*正文:*
* * *

这里是创建容器的一些配置信息,容器日志目录,容器相对应的目录。
最后会调用startContainer方法创建容器并运行容器
至于容器是怎么创建的,这需要去cri相对应的实现里查找逻辑了。
func (m *kubeGenericRuntimeManager) startContainer(podSandboxID string, podSandboxConfig *runtimeapi.PodSandboxConfig, spec *startSpec, pod *v1.Pod, podStatus *kubecontainer.PodStatus, pullSecrets []v1.Secret, podIP string, podIPs []string) (string, error) {
container := spec.container
// Step 1: pull the image.
imageRef, msg, err := m.imagePuller.EnsureImageExists(pod, container, pullSecrets, podSandboxConfig)
if err != nil {
s, _ := grpcstatus.FromError(err)
m.recordContainerEvent(pod, container, "", v1.EventTypeWarning, events.FailedToCreateContainer, "Error: %v", s.Message())
return msg, err
}
// Step 2: create the container.
// For a new container, the RestartCount should be 0
restartCount := 0
containerStatus := podStatus.FindContainerStatusByName(container.Name)
if containerStatus != nil {
restartCount = containerStatus.RestartCount + 1
} else {
// The container runtime keeps state on container statuses and
// what the container restart count is. When nodes are rebooted
// some container runtimes clear their state which causes the
// restartCount to be reset to 0. This causes the logfile to
// start at 0.log, which either overwrites or appends to the
// already existing log.
//
// We are checking to see if the log directory exists, and find
// the latest restartCount by checking the log name -
// {restartCount}.log - and adding 1 to it.
logDir := BuildContainerLogsDirectory(pod.Namespace, pod.Name, pod.UID, container.Name)
restartCount, err = calcRestartCountByLogDir(logDir)
if err != nil {
klog.InfoS("Log directory exists but could not calculate restartCount", "logDir", logDir, "err", err)
}
}
target, err := spec.getTargetID(podStatus)
if err != nil {
s, _ := grpcstatus.FromError(err)

* * *

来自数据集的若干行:

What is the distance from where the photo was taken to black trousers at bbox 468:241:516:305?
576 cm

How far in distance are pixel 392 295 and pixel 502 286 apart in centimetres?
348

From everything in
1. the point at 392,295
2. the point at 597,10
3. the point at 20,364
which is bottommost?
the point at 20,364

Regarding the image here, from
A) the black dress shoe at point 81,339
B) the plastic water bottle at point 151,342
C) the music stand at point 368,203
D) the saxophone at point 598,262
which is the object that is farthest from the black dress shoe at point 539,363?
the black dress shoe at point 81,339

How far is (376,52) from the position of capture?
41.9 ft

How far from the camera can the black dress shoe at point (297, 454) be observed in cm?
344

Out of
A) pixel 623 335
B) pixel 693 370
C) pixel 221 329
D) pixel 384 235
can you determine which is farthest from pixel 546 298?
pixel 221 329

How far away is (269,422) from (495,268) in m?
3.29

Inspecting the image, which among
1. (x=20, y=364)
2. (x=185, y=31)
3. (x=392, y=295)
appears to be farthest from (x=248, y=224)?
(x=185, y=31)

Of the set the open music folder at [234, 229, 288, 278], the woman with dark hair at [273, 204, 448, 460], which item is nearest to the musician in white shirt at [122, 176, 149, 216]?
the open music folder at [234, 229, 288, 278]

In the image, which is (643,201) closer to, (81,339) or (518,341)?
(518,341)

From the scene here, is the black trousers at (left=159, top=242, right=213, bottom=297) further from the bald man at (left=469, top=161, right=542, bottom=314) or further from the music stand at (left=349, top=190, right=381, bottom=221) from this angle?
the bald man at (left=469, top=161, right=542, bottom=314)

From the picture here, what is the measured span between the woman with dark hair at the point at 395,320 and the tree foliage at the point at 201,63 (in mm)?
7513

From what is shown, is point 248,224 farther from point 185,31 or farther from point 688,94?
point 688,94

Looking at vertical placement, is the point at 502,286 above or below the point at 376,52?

* * *

*任务目标 A:* 根据关于创建容器的正文,要弄清容器是怎么创建的,需要去哪里查找逻辑?
*任务目标 B:* 请从关于创建容器的正文最后停下的地方往下续写。

*任务输出 A:* 需要去cri相对应的实现里查找逻辑。

*任务输出 B:*
m.recordContainerEvent(pod, container, "", v1.EventTypeWarning, events.FailedToCreateContainer, "Error: %v", s.Message())
return s.Message(), ErrCreateContainerConfig
}
containerConfig, cleanupAction, err := m.generateContainerConfig(container, pod, restartCount, podIP, imageRef, podIPs, target)
if cleanupAction != nil {
defer cleanupAction()
}
if err != nil {
s, _ := grpcstatus.FromError(err)
m.recordContainerEvent(pod, container, "", v1.EventTypeWarning, events.FailedToCreateContainer, "Error: %v", s.Message())
return s.Message(), ErrCreateContainerConfig
}
err = m.internalLifecycle.PreCreateContainer(pod, container, containerConfig)
if err != nil {
s, _ := grpcstatus.FromError(err)
m.recordContainerEvent(pod, container, "", v1.EventTypeWarning, events.FailedToCreateContainer, "Internal PreCreateContainer hook failed: %v", s.Message())
return s.Message(), ErrPreCreateHook
}
containerID, err := m.runtimeService.CreateContainer(podSandboxID, containerConfig, podSandboxConfig)
if err != nil {
s, _ := grpcstatus.FromError(err)
m.recordContainerEvent(pod, container, containerID, v1.EventTypeWarning, events.FailedToCreateContainer, "Error: %v", s.Message())
return s.Message(), ErrCreateContainer
}
err = m.internalLifecycle.PreStartContainer(pod, container, containerID)
if err != nil {
s, _ := grpcstatus.FromError(err)
m.recordContainerEvent(pod, container, containerID, v1.EventTypeWarning, events.FailedToStartContainer, "Internal PreStartContainer hook failed: %v", s.Message())
return s.Message(), ErrPreStartHook
}
m.recordContainerEvent(pod, container, containerID, v1.EventTypeNormal, events.CreatedContainer, fmt.Sprintf("Created container %s", container.Name))
// Step 3: start the container.
err = m.runtimeService.StartContainer(containerID)
if err != nil {
s, _ := grpcstatus.FromError(err)
m.recordContainerEvent(pod, container, containerID, v1.EventTypeWarning, events.FailedToStartContainer, "Error: %v", s.Message())
return s.Message(), kubecontainer.ErrRunContainer
}
m.recordContainerEvent(pod, container, containerID, v1.EventTypeNormal, events.StartedContainer, fmt.Sprintf("Started container %s", container.Name))
// Symlink container logs to the legacy container log location for cluster logging
// support.
// TODO(random-liu): Remove this after cluster logging supports CRI container log path.
containerMeta := containerConfig.GetMetadata()
sandboxMeta := podSandboxConfig.GetMetadata()
legacySymlink := legacyLogSymlink(containerID, containerMeta.Name, sandboxMeta.Name,
sandboxMeta.Namespace)
containerLog := filepath.Join(podSandboxConfig.LogDirectory, containerConfig.LogPath)
// only create legacy symlink if containerLog path exists (or the error is not IsNotExist).
// Because if containerLog path does not exist, only dangling legacySymlink is created.
// This dangling legacySymlink is later removed by container gc, so it does not make sense
// to create it in the first place. it happens when journald logging driver is used with docker.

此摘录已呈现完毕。